[Met Performance] CID:302820

Metropolitan Opera House, Sat, December 15, 1990 Matinee Broadcast
Broadcast Matinee Broadcast

Rebroadcast on Sirius Metropolitan Opera Radio

Review 1:

Review of Bruce-Michael Gelbert in the New York Native

Richard Strauss's "Salome," after great gay playwright Oscar Wilde's play, was another late-in-the-year Met entry. Director Nikolaus Lehnhoff and designer Jurgen Rose's updated production, set in the lobby and basement-and dungeon-of a skyscraper, had its premiere in February 1989.
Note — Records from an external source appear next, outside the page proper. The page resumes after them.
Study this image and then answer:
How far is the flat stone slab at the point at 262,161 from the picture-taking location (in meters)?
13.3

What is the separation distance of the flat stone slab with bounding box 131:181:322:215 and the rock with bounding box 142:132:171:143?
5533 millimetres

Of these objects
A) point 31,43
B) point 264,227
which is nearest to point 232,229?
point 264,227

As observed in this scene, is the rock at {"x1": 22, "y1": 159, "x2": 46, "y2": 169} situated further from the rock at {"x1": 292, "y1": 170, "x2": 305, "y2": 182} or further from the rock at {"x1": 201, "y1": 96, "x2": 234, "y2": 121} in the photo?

Of chief interest was the Salome of Hildegard Behrens, an interpretation introduced locally this season. She appeared the picture of innocence in a frilly pink party dress; was entranced by Jochanaan and surprised and upset when he rebuffed her; and cloaked herself, fetishistically, in his cape for her dance. She flung cape, feathers, and, finally, pink gown down into the dungeon where the prophet was imprisoned, and stamped her feet and paced frantically when her wishes were not immediately granted. Behrens was invariably musical in the initial scenes, finessing the high phrases with gleaming tone and turning flaws to her advantage, using a register break, for instance, for effect, She was overwhelmed, however, by the demands of the all-important finale, and failed not only to sustain the tone throughout the lines, but also to muster full sound for most dramatic passages. She regained control briefly in the choked, orgasmic penultimate, phrases.

While not the heroic baritone ideal for Jochanaan, Ekkehard Wlaschiha made his mark, singing in a strong "character" voice, and looking properly beatific in white robe, bathed in bright spotlight; reacting with horror on first seeing Salome; and posturing like a man possessed.

Graham Clark was the stentorian, lecherous, and haunted Herod. Helga Dernesch repeated her colorful, cackling, and icily imperious Herodias. Mark Baker was the able Narraboth, the captain obsessed with Salome, and Diane Kesling, "en travesti," the page fixated on Narraboth.

The orchestra, under James Conlon, sounded sonorous but rarely relentless or driven. The treatment of the argumentative quintet of Jews, shady and screamy here, remained problematic. Herodias no longer left with the spectacularly muscled executioner (Sheldia, Scruggs) at the end. That Salome was not killed at opera's conclusion was surely the one unpardonable liberty this staging took with the text's directions.